**Assignment 1:**
In the SVM model selection text, rewrite the paragraph that begins "The performance of your SVM classifier" as a short bulleted list that keeps its main facts.
**Assignment 2:**
According to the SVM model selection text, what is the only kernel parameter of a standard radial Gaussian kernel?
**Assignment 3:**
Carry on the SVM model selection text from its last sentence.

**Text passage:**
────────────────────────────────────────

===============================================================================
Support Vector Machines: Model Selection Using Cross-Validation and Grid-Search
===============================================================================

Please read the :doc:`svm` tutorial first to follow the SVM example.
However, the part on cross-validation and grid-search works of course
also for other classifiers.

The performance of your SVM classifier depends on the choice of the
regularization parameter :math:`C` and the kernel parameters.
For a standard radial Gaussian kernel

.. math ::
  k(x, z) = \exp(-\gamma \|x- z\|^2) = \exp( - \|x- z\|^2 / (2\sigma^2))

the bandwidth parameter :math:`\gamma` (or :math:`\sigma`) is the
only kernel parameter.  Adapting the "hyperparameters" is referred
to as SVM model selection.

────────────────────────────────────────

**Provided information:**

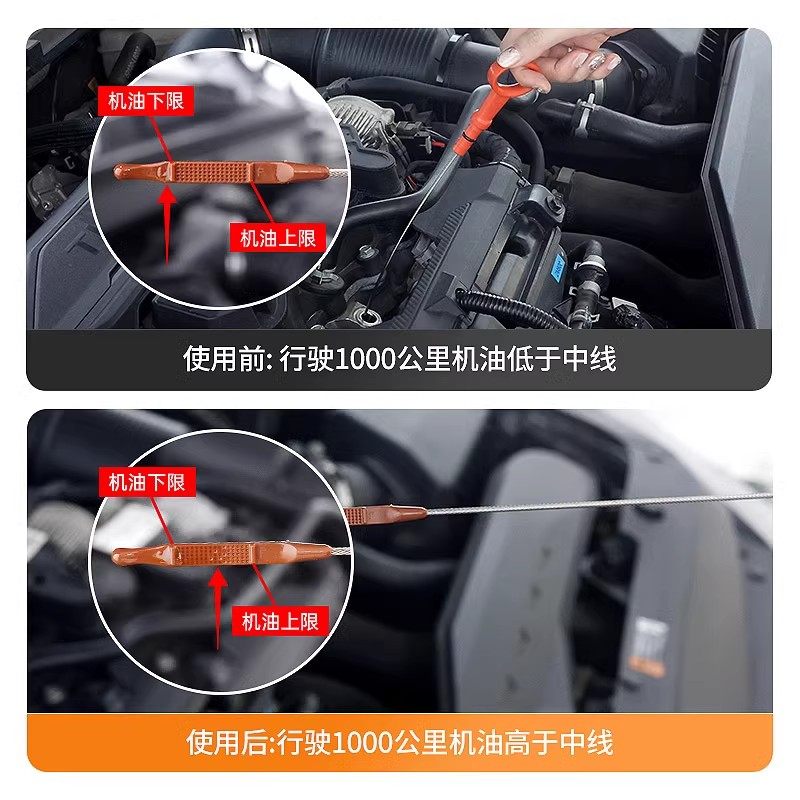 机油下限

机油上限

使用前: 行驶1000公里机油低于中线

机油下限

机油上限

使用后:行驶1000公里机油高于中线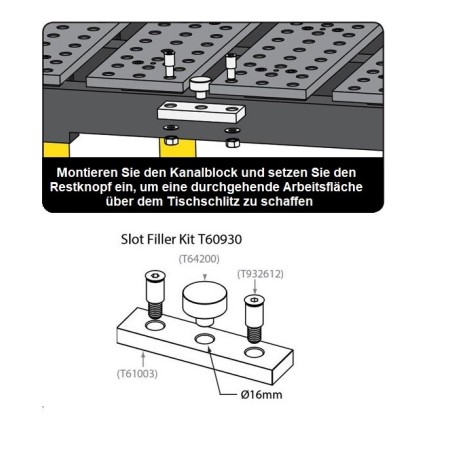 Montieren Sie den Kanalblock und setzen Sie den Restknopf ein, um eine durchgehende Arbeitsfläche über dem Tischschlitz zu schaffen

Slot Filler Kit T60930

(T64200)

(T932612)

(T61003)

Ø16mm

────────────────────────────────────────

**Exercise answer 1:**
- An SVM classifier's performance depends on the regularization parameter C and the kernel parameters.
- A standard radial Gaussian kernel is k(x, z) = exp(−γ‖x − z‖²) = exp(−‖x − z‖²/(2σ²)).
- For this kernel, the bandwidth parameter γ (or σ) is the only kernel parameter.
- Adapting these hyperparameters is called SVM model selection.

**Exercise answer 2:**
The bandwidth parameter γ (or σ).

**Exercise answer 3:**
The Shark library offers many algorithms for SVM model selection.
In this tutorial, we consider the most basic approach.



Cross-validation
----------------


Cross-validation (CV) is a standard technique for adjusting
hyperparameters of predictive models.  In K-fold CV, the available
data :math:`S` is partitioned into K subsets :math:`S_1,\dots,
S_K`. Each data point in :math:`S` is randomly assigned to one of the
subsets such that these are of almost equal size (i.e., :math:`\lfloor
|S|/K\rfloor \leq |S_i|\leq \lceil |S|/K\rceil`).  Further, we define
:math:`S_{\setminus i}=\bigcup_{j=1,\dots,K \wedge j\neq i} S_i` as
the union of all data points except those in :math:`S_i`.  For each
:math:`i=1,\dots,K`, an individual model is built by applying the
algorithm to the training data :math:`S_{\setminus i}`. This model is
then evaluated by means of a cost function using the test data in
:math:`S_i`. The average of the K outcomes of the model evaluations is
called *cross-validation (test) performance* or
*cross-validation (test) error* and is used a predictor of the
performance of the algorithm when applied to :math:`S`.  Typical
values for K are 5 and 10 [HastieTibshiraniFriedman-2008]_.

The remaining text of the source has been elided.